While the Internet, in its present iteration, has been here for almost twenty years, nations across the world have failed to design a way to put into practice a digital voting system, one that provides a similar degree of protection and continuity that has been provided via the tried-and-true polling station exercise. No particular place has the need for digital voting been more obvious than in the U.S, as voting levels for nationals continue to stagnate, in certain younger generations that are very well skilled at finding solutions generally through the Internet and efficient technology.
Currently, the citizens of West Virginia will be at the leading edge of a new digital voting system, one that merges the immutable safety of Blockchain technology with the amenity of a smartphone App.
On Tuesday this week, Slate reported that the State has started the exercise of applying a Blockchain-based mobile application voting system, particularly for absentee ballots to be generated for the upcoming elections scheduled for November 2018, representing a distinguished time of acceptance for Blockchain technology and a greater appreciation for digital currency.
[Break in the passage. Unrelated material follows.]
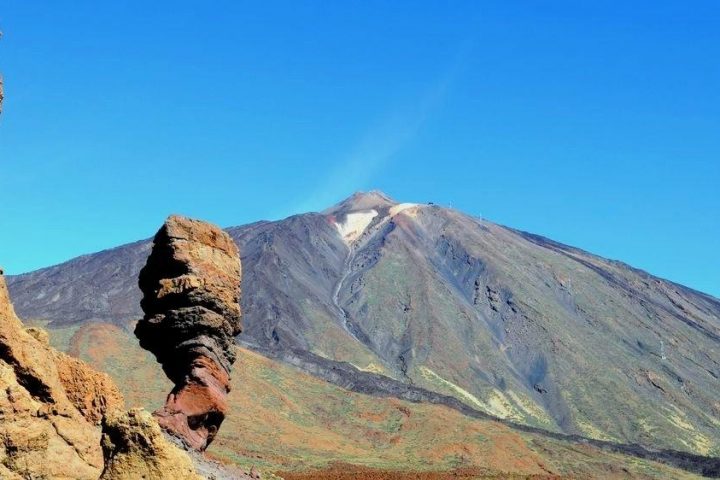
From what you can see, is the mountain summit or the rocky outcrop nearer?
the rocky outcrop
West Virginia citizens staying abroad have an alternative to using the application known as Voatz, for voting done as of September 21. While the principal target of the platform has been people of the military living outside of the U.S, the application enables voters registered in 24 nations to easily Cast their ballots through the digital process.
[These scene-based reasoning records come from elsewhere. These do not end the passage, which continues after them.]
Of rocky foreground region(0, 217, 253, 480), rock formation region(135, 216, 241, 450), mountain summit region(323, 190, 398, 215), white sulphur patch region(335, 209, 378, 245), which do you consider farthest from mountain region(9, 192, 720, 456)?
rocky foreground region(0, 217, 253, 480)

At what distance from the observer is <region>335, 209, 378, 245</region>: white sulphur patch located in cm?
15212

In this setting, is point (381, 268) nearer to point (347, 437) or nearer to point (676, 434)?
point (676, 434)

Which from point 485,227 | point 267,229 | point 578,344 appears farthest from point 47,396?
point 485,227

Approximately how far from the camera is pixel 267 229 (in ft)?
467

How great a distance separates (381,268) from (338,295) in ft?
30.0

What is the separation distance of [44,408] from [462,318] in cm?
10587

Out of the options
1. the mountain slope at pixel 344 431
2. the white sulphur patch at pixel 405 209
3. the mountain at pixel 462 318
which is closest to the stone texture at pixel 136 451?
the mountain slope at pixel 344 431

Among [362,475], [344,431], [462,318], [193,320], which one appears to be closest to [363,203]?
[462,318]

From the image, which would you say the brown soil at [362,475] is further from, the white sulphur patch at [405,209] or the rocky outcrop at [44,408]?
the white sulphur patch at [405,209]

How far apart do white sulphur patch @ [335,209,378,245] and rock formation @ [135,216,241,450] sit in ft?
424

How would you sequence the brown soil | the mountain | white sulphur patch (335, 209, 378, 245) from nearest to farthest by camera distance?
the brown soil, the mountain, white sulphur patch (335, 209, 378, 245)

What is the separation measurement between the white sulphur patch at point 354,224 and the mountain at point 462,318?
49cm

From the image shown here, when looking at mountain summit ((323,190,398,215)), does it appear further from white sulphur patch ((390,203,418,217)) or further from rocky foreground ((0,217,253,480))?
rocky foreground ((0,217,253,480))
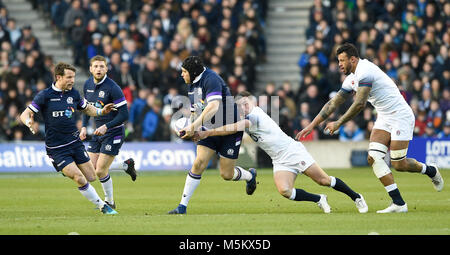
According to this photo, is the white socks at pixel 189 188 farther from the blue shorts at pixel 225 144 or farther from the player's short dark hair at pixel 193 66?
the player's short dark hair at pixel 193 66

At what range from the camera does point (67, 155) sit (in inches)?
546

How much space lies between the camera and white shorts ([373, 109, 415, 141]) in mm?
13641

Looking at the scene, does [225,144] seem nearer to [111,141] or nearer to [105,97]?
[111,141]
Warner didn't mint the application to substitute traditional ballots, according to CNN:
“Warner told CNN he is not calling for the replacement of traditional balloting and said troops can cast paper ballots if they like. But Voatz co-founder and CEO Nimit S. Sawhney sees the state as a springboard to broader use of the technology.”
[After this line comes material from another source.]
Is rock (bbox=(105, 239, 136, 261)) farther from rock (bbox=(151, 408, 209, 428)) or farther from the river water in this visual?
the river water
Nevertheless, not everyone is an advocate of the novel form of voting, regardless of the revolution it provides in offering greater accessibility and effectively securer results. Joseph Lorenzo Hall, chief technologist at the Center for Democracy and Technology said that the advent of mobile voting is a "horrific idea," he stated in the same interview with CNN that:
“It’s internet voting on people’s horribly secured devices, over our horrible networks, to servers that are very difficult to secure without a physical paper record of the vote.”
Commenting on the September 21 voting through the mobile Blockchain technology App, Tusk Montgomery Philanthropies' Bradley Tusk highly claimed that remote digital voting possesses the capability to strengthen voter turnout, with the final product being, "democracy would work a lot better."